# DOCUMENT EXTRACT
PaperFinder: A tool for scalable search of digital libraries
Athanasios E. Papathanasiou
Evangelos P. Markatos
Stavros A. Papadakis
Institute of Computer Science (ICS)
Foundation for Research & Technology - Hellas (FORTH), Crete
P.O.Box 1385
Heraklion, Crete, GR-711-10 GREECE
papathan@ics.forth.gr
http://www.ics.forth.gr/proj/arch-vlsi/OS/usewebnet.html
Table of Contents
1. Introduction
The invention and spread of the World-Wide Web made the process
of paper publication significantly easier than before, and added
a large repository of on-line (electronic) papers to our body of
knowledge.
To make the process of information gathering
easier for scientists, Digital Libraries usually maintain Search
Engines, which can be used to find papers about a specified topic.
However, the use of these search Engines suffers from two significant
disadvantages.
First, the user cannot guide his query to the Search Engines of different Digital
Libraries at once. The same query has to be sent to several
Search Engines in order to retrieve papers from conferences/journals
organized by different institutions.

# TASKS AND EXERCISES
1) Reproduce the PaperFinder paper between "PaperFinder: A tool" and "Computer Science (ICS)", inclusive, substituting "efficient" for "scalable".
2) Extend the PaperFinder paper from the point at which it stops.
The records come from a different source.

# DATA TO EXAMINE
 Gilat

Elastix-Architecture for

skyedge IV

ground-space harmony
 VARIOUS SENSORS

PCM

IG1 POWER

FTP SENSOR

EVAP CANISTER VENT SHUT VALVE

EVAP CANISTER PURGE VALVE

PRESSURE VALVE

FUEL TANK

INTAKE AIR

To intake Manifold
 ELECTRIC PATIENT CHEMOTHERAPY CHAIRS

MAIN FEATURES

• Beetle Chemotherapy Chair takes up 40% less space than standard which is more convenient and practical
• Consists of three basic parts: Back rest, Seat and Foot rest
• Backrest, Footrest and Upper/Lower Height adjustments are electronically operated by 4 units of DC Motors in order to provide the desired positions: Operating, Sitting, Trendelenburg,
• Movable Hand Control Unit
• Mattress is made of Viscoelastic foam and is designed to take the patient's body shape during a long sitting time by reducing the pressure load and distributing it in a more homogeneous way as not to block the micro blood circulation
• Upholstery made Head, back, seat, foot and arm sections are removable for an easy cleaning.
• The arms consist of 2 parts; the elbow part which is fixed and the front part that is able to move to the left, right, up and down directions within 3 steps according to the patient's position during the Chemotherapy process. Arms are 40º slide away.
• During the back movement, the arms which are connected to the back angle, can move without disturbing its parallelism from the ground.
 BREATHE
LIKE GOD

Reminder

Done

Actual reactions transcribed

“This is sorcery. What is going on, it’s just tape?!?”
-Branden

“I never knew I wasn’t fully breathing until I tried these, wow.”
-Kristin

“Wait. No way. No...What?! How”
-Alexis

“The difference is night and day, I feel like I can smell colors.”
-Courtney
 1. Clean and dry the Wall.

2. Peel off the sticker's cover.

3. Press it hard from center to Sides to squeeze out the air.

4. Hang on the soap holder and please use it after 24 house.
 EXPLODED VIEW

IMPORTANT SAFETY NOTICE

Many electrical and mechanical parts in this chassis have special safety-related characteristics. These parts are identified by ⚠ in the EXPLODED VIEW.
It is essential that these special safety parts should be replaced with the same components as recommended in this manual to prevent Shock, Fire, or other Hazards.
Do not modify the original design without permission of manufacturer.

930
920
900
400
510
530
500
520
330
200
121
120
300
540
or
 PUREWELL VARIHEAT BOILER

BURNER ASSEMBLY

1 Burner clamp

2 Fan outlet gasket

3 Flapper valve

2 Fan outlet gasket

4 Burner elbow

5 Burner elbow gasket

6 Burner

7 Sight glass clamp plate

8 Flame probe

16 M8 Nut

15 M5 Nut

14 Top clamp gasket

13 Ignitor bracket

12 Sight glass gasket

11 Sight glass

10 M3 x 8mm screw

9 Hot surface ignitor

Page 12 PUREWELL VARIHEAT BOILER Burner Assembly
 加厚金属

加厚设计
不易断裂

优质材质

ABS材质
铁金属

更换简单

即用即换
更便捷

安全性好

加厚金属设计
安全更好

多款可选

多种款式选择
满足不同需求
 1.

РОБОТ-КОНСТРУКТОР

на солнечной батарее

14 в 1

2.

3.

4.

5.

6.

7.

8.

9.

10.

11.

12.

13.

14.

# TASK RESPONSES
1)
PaperFinder: A tool for efficient search of digital libraries
Athanasios E. Papathanasiou
Evangelos P. Markatos
Stavros A. Papadakis
Institute of Computer Science (ICS)

2)
Second, Search Engines do not keep track of the documents retrieved
during a previous issue of the same query. Thus, every time a query
is issued by a user (almost) the same results will be returned to him.
In this project, we use the basic concepts behind the implementation
of USEwebNET [1] in order to face the problems described above.
In the rest of this poster paper, we will describe PaperFinder, a tool that
continually searches digital libraries of scientific
publications, filters only the relevant papers,
and delivers them to interested scientists through a friendly user-interface.
2. Design - User Interface
The purpose of PaperFinder is to provide the user with a flexible tool, able to simplify
the time consuming task of information filtering.
To achieve its purpose, PaperFinder has been
designed as an added-value service
on top of some well known Digital Libraries, like those maintained by ACM and USENIX.
Among these characteristics most important are the maintenance of a personal
profile for each user of the system and an innovative sorting algorithm
for the results of a query.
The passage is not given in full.